Manus VR originally started out in the consumer field before veering towards the enterprise market when that offered a more viable business opportunity. In its current line-up the company has four products for various use cases, starting with the entry-level Manus Prime One for basic finger tracking, the Manus Prime Xsens; designed for integration into an Xsens motion capture suit, the OptiTrack Hybrid Gloves for use with Optitrack systems and finally the Manus Prime Haptic.
It has long been the case that gloves have been associated with VR, the logical choice for anyone wanting to touch the digital realm. In reality that has taken longer than expected yet hand-tracking has now caught up with VR headsets.
Prior to the demo, the prospect of testing these gloves was an exciting one. Retailing for nearly £5,000 GBP (more than Magic Leap One or an HTC Vive Pro Eye) Manus Prime Haptic offers full finger tracking thanks to Flexpoint’s Bend Sensors as well as individual haptics for each finger and thumb. Was this going to offer the best indication that proper hands-on interaction was possible? Well, sort of.
At first glance, the Manus Prime Haptic gloves look a bit unwieldy with cables running along the fingers and Vive Tracker on the back of each glove. With two quick fasten belts – one for the wrist the other at the bottom of the palm for all the tech – once the glove was on it felt nice and snug, with the added weight not feeling too much of an issue. Once on, the gloves do exude a very sci-fi feel which doesn’t add anything per se, just ticking that internal geek checkbox which thinks ‘awesome’.
The gloves are only compatible with the SteamVR Lighthouse tracking system – hence the Vive Trackers – because, while the gloves have plenty of finger-tracking sensors Manus doesn’t have its own spatial tracking system. The Vive Trackers have proven to be a functional system for adding accessories but on gloves, they do look a little over the top.
As with any piece of engineering designed for business use precision is everything, so the set up does take a little while to make sure all components are working as they should. Each hand has to go through a series of gestures to adapt to an individual’s particular hand movements. These include pulling a fist, an open palm and making a gun shape. When completed it was on to the pinch mechanic for aligning the thumb and index finger. All good so far and once complete – all done on a flat monitor screen by the way, not in VR – the digital hand was perfectly tuned, every little wiggle and bend at the knuckle accurately portrayed on-screen with no lag.

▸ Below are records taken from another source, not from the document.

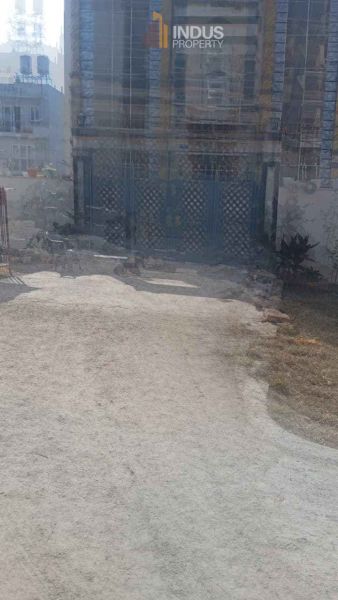 8 aana plotted land on sale at Shital height, Imadol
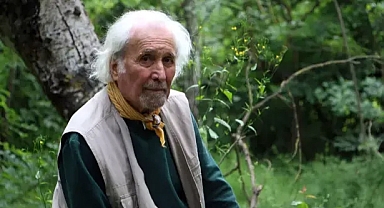 30 yıldır çektiği yaban hayatı fotoğraflarıyla, geleceğe kaynak bırakmaya hazırlanıyor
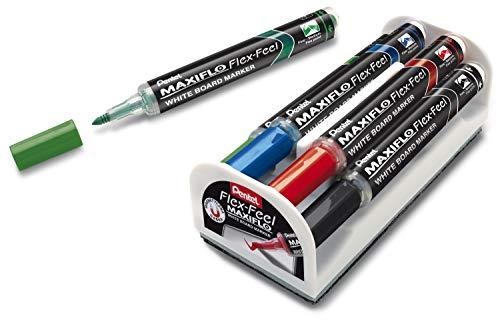 PENTEL Lentelės 4SHT KODAS. (MWL5SBF-4N)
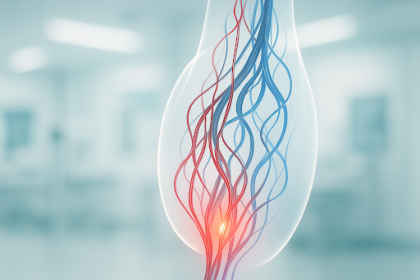 Κιρσοκήλη: Μία συχνή πάθηση με σημαντικές επιπτώσεις στη γονιμότητα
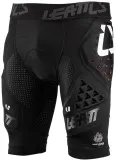 Защитные велошорты Leatt 3DF 4.0 — фото 3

Then it came to the haptics. Manus VR has chosen a slightly odd-looking system whereby the haptics are on the back of the finger – mostly over the nail – rather than on the fingertip itself. This was because the team found that any linear resonant actuators placed on the top 2/3rd’s of a finger would work. It’s certainly an unusual feeling to begin with, especially when the test software vibrates each one individually. Options are available for developers to alter aspects like duration and strength depending on the situation. Rather than a feeling of pressure, the actuators offer more of a sense that an object is present. In the demo when handling each object the effect meant only a light touch was needed instead of grabbing items with a firm grip.
By the end of the calibration phase, everything was looking and feeling good, gloves were still comfy and the eagerness to try a proper application was palpable. On a quick side note, notice the open fingertips? In today’s smartphone world the open tipped glove is essential and proved very useful even for the relatively short demo. And because of the algorithms Manus VR has created there’s wasn’t any noticeable issue with the sensors not reaching all the way to the fingertip – proven with the pinch calibration.
Finally, it was on to the main test, a basic assembly experience putting a few components onto an engine. When we say basic it was really basic, and very much an anti-climax. It did the job of demoing how Manus Prime Haptic could be used for training to build products but there was no wow factor. Little things little testing the haptics on the ribbed metal, hoping to feel a little undulation didn’t work because the app wasn’t designed to be that in-depth.
Manus VR says that the reason being it was up to the individual companies to make their own apps utilising the tech. Which is kind of understandable, just disappointing from a demo perspective. It like an athletics race where the start out the blocks was great but the energy waned towards the finish.
Manus VR has built some enviable tech into the Manus Prime Haptic gloves and the possibilities are endless for enterprise use cases. At £5k you’re not going to be adding them to your HTC Vive kit just yet. Hand tracking is one of those technologies that will become more ubiquitous whether it’s via gloves or systems like Leap Motion. However, Manus VR does have further improvements to make as there’s no lateral finger sensing in the gloves, so it’s impossible to make Spock’s ‘Live long and prosper’ Vulcan salute hand gesture.